What Is Hurtful about Playing the Comparison Game?
"I Know Exactly How You Feel" (and Other Unhelpful Comments)
One way we might think we’re helping our hurting friend but are actually doing more harm than good, is to play the comparison game. Unless you are Jesus, it almost never helps to tell someone that you know exactly what they’re going through. If you’ve gone through the horrendous thing your friend or family member is going through, then surely they already know it.
One way we do this is to point out other people who have it worse than your friend. We might think we’re helping when we tell someone who has a hurt leg, "Well, at least you still have a leg. There are thousands of people around the world who don not have any legs, and they cannot walk at all. Praise God for the leg that you have!" How is that person supposed to feel when they hear that? Not better, that’s for sure.

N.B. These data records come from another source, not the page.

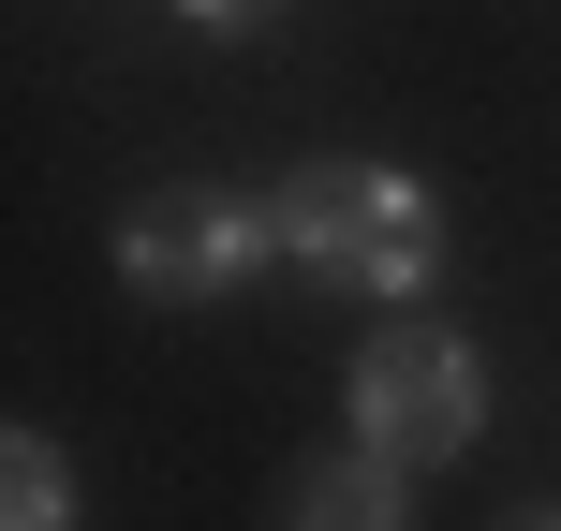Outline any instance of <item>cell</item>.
<instances>
[{
	"label": "cell",
	"instance_id": "1",
	"mask_svg": "<svg viewBox=\"0 0 561 531\" xmlns=\"http://www.w3.org/2000/svg\"><path fill=\"white\" fill-rule=\"evenodd\" d=\"M266 236L325 296H428V266H444V207L399 163H296L266 193Z\"/></svg>",
	"mask_w": 561,
	"mask_h": 531
},
{
	"label": "cell",
	"instance_id": "2",
	"mask_svg": "<svg viewBox=\"0 0 561 531\" xmlns=\"http://www.w3.org/2000/svg\"><path fill=\"white\" fill-rule=\"evenodd\" d=\"M473 428H488V355L458 325H369L355 339V443L369 458H399V473H444V458H473Z\"/></svg>",
	"mask_w": 561,
	"mask_h": 531
},
{
	"label": "cell",
	"instance_id": "3",
	"mask_svg": "<svg viewBox=\"0 0 561 531\" xmlns=\"http://www.w3.org/2000/svg\"><path fill=\"white\" fill-rule=\"evenodd\" d=\"M266 252H280L266 207H237V193H148L134 222H118V280H134L148 310H207V296H237Z\"/></svg>",
	"mask_w": 561,
	"mask_h": 531
},
{
	"label": "cell",
	"instance_id": "4",
	"mask_svg": "<svg viewBox=\"0 0 561 531\" xmlns=\"http://www.w3.org/2000/svg\"><path fill=\"white\" fill-rule=\"evenodd\" d=\"M399 458L340 443V458H296V487H280V531H414V503H399Z\"/></svg>",
	"mask_w": 561,
	"mask_h": 531
},
{
	"label": "cell",
	"instance_id": "5",
	"mask_svg": "<svg viewBox=\"0 0 561 531\" xmlns=\"http://www.w3.org/2000/svg\"><path fill=\"white\" fill-rule=\"evenodd\" d=\"M0 531H75V473H59L45 428H15V443H0Z\"/></svg>",
	"mask_w": 561,
	"mask_h": 531
},
{
	"label": "cell",
	"instance_id": "6",
	"mask_svg": "<svg viewBox=\"0 0 561 531\" xmlns=\"http://www.w3.org/2000/svg\"><path fill=\"white\" fill-rule=\"evenodd\" d=\"M193 30H252V15H280V0H178Z\"/></svg>",
	"mask_w": 561,
	"mask_h": 531
},
{
	"label": "cell",
	"instance_id": "7",
	"mask_svg": "<svg viewBox=\"0 0 561 531\" xmlns=\"http://www.w3.org/2000/svg\"><path fill=\"white\" fill-rule=\"evenodd\" d=\"M517 531H561V517H517Z\"/></svg>",
	"mask_w": 561,
	"mask_h": 531
}]
</instances>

Don’t start your encouragement by saying, "Chin up! It’s not as bad as that time when I . . ." or, "You know this reminds me of the day when I . . . ." When you do this you minimize another person’s suffering. You make your suffering friend feel like their pain is no big deal. To people in pain—whatever the issue is—it’s a big deal.
It is also best not to start any sentence with the words, "At least . . . ." "At least she’s in heaven now." "At least you have two other children." "At least your mind is strong." "At least you have a great family."
A better way forward is to say, "I love you and I’m so sorry." And just leave it at that. Instead of comparing your friend to someone you know you might say, "Friend, I don’t pretend to understand what you’re going through. But I want to try. Help me understand how you’re feeling."
If you find it difficult to sympathize Paul tells us in 2 Corinthians that we can comfort someone not because we can relate to them, but because Christ can relate to us.